* **Required task**
Identify each line in the records below that contains the string "cluster" and copy every such line in full.
[Begin Records to use]
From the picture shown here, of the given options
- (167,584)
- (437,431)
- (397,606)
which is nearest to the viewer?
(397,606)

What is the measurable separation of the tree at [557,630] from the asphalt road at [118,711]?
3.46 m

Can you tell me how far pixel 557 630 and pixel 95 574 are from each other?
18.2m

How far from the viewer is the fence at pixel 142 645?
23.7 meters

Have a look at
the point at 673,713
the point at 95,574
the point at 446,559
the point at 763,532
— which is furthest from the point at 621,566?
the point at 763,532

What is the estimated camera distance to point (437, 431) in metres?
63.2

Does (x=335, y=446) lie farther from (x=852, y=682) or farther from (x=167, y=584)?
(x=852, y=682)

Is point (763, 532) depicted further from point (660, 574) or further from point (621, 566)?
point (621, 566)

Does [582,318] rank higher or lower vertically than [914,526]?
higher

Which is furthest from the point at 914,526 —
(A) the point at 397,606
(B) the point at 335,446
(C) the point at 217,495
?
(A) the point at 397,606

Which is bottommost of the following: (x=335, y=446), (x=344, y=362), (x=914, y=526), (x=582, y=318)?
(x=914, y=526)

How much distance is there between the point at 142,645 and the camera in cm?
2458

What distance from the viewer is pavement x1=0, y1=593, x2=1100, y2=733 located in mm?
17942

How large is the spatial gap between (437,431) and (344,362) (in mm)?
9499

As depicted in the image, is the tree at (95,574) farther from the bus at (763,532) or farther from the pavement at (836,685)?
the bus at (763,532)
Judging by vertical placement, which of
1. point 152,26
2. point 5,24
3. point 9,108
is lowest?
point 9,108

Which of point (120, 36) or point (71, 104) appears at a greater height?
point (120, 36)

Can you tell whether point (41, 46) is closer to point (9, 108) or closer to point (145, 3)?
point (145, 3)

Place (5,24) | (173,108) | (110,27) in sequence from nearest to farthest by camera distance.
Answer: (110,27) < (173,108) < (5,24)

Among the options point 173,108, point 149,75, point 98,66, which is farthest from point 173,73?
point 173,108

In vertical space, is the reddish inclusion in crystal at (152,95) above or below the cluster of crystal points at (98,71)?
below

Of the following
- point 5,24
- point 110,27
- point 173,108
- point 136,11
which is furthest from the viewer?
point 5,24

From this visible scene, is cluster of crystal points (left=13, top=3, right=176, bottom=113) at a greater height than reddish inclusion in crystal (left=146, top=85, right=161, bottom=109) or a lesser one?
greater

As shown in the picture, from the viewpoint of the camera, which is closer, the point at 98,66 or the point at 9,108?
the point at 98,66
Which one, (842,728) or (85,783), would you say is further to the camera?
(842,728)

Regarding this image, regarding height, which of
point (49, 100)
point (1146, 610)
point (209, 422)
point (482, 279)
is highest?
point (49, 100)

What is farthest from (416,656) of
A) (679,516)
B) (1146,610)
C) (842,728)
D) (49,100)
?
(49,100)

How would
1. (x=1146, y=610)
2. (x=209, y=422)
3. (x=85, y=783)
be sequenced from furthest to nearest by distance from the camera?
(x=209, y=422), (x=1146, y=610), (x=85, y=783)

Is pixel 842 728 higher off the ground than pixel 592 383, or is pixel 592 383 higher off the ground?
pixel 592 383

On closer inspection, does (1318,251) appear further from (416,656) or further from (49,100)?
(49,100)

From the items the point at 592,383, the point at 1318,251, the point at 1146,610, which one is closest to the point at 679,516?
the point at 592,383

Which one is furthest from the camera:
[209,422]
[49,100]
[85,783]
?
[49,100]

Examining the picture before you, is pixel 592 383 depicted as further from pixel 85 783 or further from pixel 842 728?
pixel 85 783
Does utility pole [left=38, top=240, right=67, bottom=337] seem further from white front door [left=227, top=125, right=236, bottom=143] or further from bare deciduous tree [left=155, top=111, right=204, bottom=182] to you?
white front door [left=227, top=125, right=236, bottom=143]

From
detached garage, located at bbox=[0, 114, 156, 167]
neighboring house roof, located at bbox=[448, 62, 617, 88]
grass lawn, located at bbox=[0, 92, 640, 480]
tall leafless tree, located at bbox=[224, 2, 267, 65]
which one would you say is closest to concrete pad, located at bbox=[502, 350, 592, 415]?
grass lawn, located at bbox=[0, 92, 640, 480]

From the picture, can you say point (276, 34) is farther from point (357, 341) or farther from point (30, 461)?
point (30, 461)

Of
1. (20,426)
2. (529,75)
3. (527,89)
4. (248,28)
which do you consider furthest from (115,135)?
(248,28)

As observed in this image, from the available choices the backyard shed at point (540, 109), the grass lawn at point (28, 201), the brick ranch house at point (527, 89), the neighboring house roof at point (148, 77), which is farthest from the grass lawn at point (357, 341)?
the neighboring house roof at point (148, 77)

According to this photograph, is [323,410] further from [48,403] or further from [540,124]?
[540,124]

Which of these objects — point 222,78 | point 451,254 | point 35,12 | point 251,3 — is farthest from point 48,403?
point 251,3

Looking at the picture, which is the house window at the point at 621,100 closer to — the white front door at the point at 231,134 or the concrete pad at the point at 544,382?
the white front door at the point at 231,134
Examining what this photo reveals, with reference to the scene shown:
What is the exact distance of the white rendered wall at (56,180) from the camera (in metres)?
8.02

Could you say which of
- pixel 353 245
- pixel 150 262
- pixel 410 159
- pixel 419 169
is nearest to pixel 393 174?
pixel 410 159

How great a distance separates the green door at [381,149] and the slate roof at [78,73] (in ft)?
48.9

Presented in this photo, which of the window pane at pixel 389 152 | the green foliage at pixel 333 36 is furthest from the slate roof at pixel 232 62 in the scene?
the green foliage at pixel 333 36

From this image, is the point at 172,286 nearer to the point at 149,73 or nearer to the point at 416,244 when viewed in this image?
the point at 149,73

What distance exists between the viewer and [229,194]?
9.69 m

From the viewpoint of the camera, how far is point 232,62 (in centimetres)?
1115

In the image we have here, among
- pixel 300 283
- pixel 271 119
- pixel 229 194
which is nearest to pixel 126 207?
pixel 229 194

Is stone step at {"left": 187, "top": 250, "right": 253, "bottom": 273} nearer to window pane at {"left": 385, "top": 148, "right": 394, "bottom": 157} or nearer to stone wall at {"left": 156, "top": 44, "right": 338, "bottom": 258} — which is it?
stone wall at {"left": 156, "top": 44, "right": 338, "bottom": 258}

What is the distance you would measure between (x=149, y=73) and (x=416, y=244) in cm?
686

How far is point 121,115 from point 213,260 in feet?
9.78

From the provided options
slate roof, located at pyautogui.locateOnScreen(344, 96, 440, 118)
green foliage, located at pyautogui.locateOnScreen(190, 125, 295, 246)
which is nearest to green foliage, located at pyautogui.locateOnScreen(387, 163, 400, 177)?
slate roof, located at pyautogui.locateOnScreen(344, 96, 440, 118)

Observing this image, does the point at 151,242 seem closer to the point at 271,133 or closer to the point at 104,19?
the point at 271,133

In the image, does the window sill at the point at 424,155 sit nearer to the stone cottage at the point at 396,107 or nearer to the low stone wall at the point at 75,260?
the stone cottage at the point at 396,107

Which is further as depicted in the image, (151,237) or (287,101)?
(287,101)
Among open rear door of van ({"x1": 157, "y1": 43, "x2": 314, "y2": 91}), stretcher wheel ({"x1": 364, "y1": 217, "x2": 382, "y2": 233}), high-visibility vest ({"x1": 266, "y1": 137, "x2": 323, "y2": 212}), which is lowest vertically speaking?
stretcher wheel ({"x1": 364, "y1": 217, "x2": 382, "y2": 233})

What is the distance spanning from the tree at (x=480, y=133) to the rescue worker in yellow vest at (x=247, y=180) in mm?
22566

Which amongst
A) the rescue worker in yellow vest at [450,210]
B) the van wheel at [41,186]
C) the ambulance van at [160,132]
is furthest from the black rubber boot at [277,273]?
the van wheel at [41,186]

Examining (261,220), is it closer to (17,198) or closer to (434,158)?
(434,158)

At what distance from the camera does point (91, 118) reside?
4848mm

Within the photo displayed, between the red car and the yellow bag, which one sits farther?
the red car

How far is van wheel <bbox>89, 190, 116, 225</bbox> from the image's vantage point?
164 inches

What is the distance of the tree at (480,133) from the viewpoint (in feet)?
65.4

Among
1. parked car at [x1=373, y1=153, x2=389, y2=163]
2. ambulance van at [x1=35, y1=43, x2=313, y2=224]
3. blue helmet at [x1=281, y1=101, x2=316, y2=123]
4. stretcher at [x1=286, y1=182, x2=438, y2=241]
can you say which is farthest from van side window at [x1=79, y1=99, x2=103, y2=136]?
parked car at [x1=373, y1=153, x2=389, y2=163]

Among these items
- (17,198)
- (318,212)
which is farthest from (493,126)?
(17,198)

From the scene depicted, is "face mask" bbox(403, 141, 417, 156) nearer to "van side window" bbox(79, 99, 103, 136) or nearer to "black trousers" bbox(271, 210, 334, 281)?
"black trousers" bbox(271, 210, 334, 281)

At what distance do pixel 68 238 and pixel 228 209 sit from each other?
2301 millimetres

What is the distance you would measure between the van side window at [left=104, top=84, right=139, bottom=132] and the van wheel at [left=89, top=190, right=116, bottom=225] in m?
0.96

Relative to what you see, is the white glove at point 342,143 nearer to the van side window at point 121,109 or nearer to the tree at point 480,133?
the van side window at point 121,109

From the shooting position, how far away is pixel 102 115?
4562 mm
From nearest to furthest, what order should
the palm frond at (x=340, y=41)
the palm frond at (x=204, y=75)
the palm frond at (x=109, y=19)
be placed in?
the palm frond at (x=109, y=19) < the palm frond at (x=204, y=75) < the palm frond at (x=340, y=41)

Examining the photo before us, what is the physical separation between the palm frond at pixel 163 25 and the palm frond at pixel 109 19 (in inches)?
[End Records to use]
* **Output for this exercise**
In vertical space, is the reddish inclusion in crystal at (152,95) above or below the cluster of crystal points at (98,71)?
From this visible scene, is cluster of crystal points (left=13, top=3, right=176, bottom=113) at a greater height than reddish inclusion in crystal (left=146, top=85, right=161, bottom=109) or a lesser one?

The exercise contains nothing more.